Cecilia miró a su hermana, los ojos abiertos de par en par, la boca seca, incapaz de responder inmediatamente. El eco de las voces se retorcía en su mente, las palabras incompletas, las emociones desgarradoras que eran parte del alma misma del castillo.
—Las voces... —susurró Cecilia, su voz tan débil como el sonido de un suspiro perdido.
¿De dónde vienen?
Lilith, quien ya estaba demasiado acostumbrada al miedo que apretaba su pecho, comenzó a avanzar, su mente ahora trabajando de una manera diferente. Algo en su interior empezó a despertar.
Al principio, pensó que era la ansiedad lo que la había hecho sentir como si alguien estuviera tocando su corazón, pero algo más profundo estaba sucediendo, algo más extraño, más poderoso. Su pulso comenzó a latir con mayor fuerza. Una presión en su cabeza.
Una vibración extraña. Una llama interna que se encendió en lo más profundo de su ser. Y entonces, de pronto, como si fuera una corriente eléctrica, algo llegó a su mente. No era una voz, ni una palabra, sino una sensación clara y definida que invadió su conciencia.
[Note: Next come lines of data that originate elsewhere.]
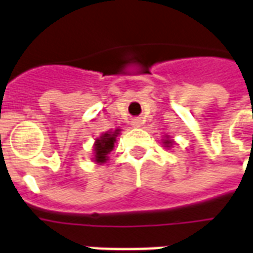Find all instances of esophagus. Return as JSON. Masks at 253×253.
<instances>
[{
	"label": "esophagus",
	"instance_id": "esophagus-1",
	"mask_svg": "<svg viewBox=\"0 0 253 253\" xmlns=\"http://www.w3.org/2000/svg\"><path fill=\"white\" fill-rule=\"evenodd\" d=\"M132 125H133V126H140V125H141V121L138 119H134L133 121H132Z\"/></svg>",
	"mask_w": 253,
	"mask_h": 253
}]
</instances>
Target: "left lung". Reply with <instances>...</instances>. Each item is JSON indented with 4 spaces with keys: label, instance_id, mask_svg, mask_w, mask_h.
Returning <instances> with one entry per match:
<instances>
[{
    "label": "left lung",
    "instance_id": "1",
    "mask_svg": "<svg viewBox=\"0 0 253 253\" xmlns=\"http://www.w3.org/2000/svg\"><path fill=\"white\" fill-rule=\"evenodd\" d=\"M164 144L167 145V147H168V144H172V141H170V140H165Z\"/></svg>",
    "mask_w": 253,
    "mask_h": 253
}]
</instances>
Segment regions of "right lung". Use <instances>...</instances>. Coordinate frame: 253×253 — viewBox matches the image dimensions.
<instances>
[{
  "label": "right lung",
  "mask_w": 253,
  "mask_h": 253,
  "mask_svg": "<svg viewBox=\"0 0 253 253\" xmlns=\"http://www.w3.org/2000/svg\"><path fill=\"white\" fill-rule=\"evenodd\" d=\"M119 134V129L115 130L113 133H105L104 136H101V138L96 140V144H94V151H96V155H94V159L97 163H105L108 159V153L113 149L115 147L116 137Z\"/></svg>",
  "instance_id": "right-lung-1"
}]
</instances>
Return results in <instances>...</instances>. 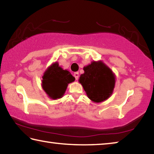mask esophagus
<instances>
[{
  "label": "esophagus",
  "instance_id": "esophagus-1",
  "mask_svg": "<svg viewBox=\"0 0 154 154\" xmlns=\"http://www.w3.org/2000/svg\"><path fill=\"white\" fill-rule=\"evenodd\" d=\"M74 77H75V79H76V80H77L78 79H79V72H75V73H74Z\"/></svg>",
  "mask_w": 154,
  "mask_h": 154
}]
</instances>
—Lilith… —la voz dentro de su mente era suave y difusa, dificultosa de discernir.
¿Cecilia? ¡Ayúdame!
La mente de Lilith se abrió completamente, y las voces de los atrapados comenzaron a resonar más fuerte que nunca. Gritos, sollozos, llantos incesantes de aquellos que nunca habían tenido descanso. Se trataba de almas perdidas, almas que nunca encontraron paz. El castillo era una prisión, una prisión de sufrimiento eterno.
Ayúdanos…
Lilith comenzó a temblar, el miedo aplastándola mientras intentaba comprender lo que estaba pasando. La telepatía, ese poder recién despertado en ella, se extendió por su mente, como líneas rojas que la conectaban con las almas perdidas que se encontraban atrapadas en ese horrible castillo. Era un dolor tan intenso, tan profundo, que sintió que su mente comenzaba a quebrarse. Pero había algo más.
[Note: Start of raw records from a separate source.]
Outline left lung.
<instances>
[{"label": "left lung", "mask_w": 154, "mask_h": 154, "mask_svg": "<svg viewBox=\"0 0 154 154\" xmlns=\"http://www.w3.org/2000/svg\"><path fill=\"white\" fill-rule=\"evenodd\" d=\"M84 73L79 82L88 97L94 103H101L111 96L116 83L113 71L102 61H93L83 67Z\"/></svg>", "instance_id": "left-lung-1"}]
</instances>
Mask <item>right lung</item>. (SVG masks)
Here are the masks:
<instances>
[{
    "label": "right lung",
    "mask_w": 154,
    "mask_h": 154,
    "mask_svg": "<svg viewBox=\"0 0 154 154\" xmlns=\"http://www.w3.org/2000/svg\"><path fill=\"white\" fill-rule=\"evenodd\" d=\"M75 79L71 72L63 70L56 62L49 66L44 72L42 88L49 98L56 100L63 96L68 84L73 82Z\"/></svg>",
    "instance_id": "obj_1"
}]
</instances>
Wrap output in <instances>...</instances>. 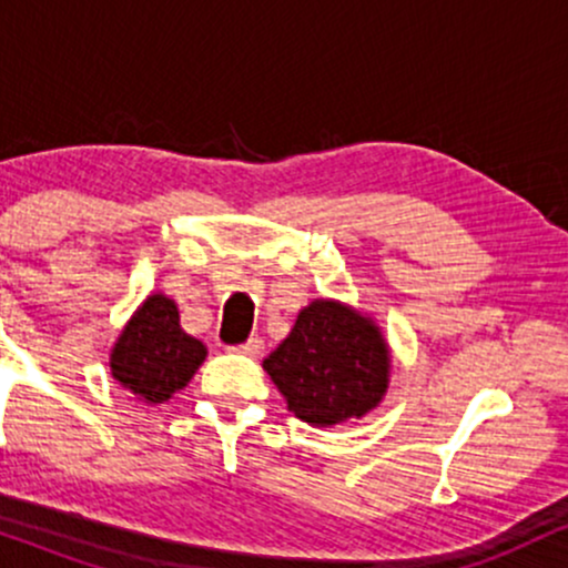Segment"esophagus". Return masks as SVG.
Masks as SVG:
<instances>
[{
  "label": "esophagus",
  "instance_id": "34e87169",
  "mask_svg": "<svg viewBox=\"0 0 568 568\" xmlns=\"http://www.w3.org/2000/svg\"><path fill=\"white\" fill-rule=\"evenodd\" d=\"M235 352L246 354V356H257L260 352H263V341H260V337H250V341H246V343L235 346Z\"/></svg>",
  "mask_w": 568,
  "mask_h": 568
}]
</instances>
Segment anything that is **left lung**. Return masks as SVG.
<instances>
[{
	"label": "left lung",
	"instance_id": "1",
	"mask_svg": "<svg viewBox=\"0 0 568 568\" xmlns=\"http://www.w3.org/2000/svg\"><path fill=\"white\" fill-rule=\"evenodd\" d=\"M263 367L301 422L335 426L378 407L392 354L373 318L337 301H314Z\"/></svg>",
	"mask_w": 568,
	"mask_h": 568
}]
</instances>
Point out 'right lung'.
Segmentation results:
<instances>
[{
  "mask_svg": "<svg viewBox=\"0 0 568 568\" xmlns=\"http://www.w3.org/2000/svg\"><path fill=\"white\" fill-rule=\"evenodd\" d=\"M206 359V346L187 335L171 297L150 295L129 318L110 354L112 378L146 405L171 399Z\"/></svg>",
  "mask_w": 568,
  "mask_h": 568,
  "instance_id": "1",
  "label": "right lung"
}]
</instances>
—Cecilia… ¡Cecilia! —llamó la voz en su mente. Era Selene. A través de la niebla mental, su voz parecía estar condenada al silencio, su grito era apenas un susurro. Pero Lilith la escuchó, claramente, por primera vez desde que había entrado al castillo.
Selene estaba allí, atrapada, pero al mismo tiempo, dentro de la misma red que había comenzado a formar Lilith, su conexión aumentaba cada vez más, dándoles la sensación de estar unidas, como si, de alguna manera, las sombras del castillo las estuvieran uniendo.
El cinturón… no puedo salir…
Las palabras de Selene eran como un grito ahogado. Cada palabra que la alcanzaba era un recordatorio de su sufrimiento, de su sacrificio, de su desesperación.
El cinturón mágico que la había atrapado no solo la había subyugado físicamente, sino que también había desterrado a Selene a un limbo eterno, casi fuera de la realidad. Pero Lilith podía sentirla, podía sentir el dolor de su tía. Y, por primera vez, se dio cuenta de la profundidad del vínculo que compartían.
—¡Selene! —gritó Lilith en su mente, aunque su voz nunca salió. El miedo la ahogaba.— ¡Tenemos que salvarte!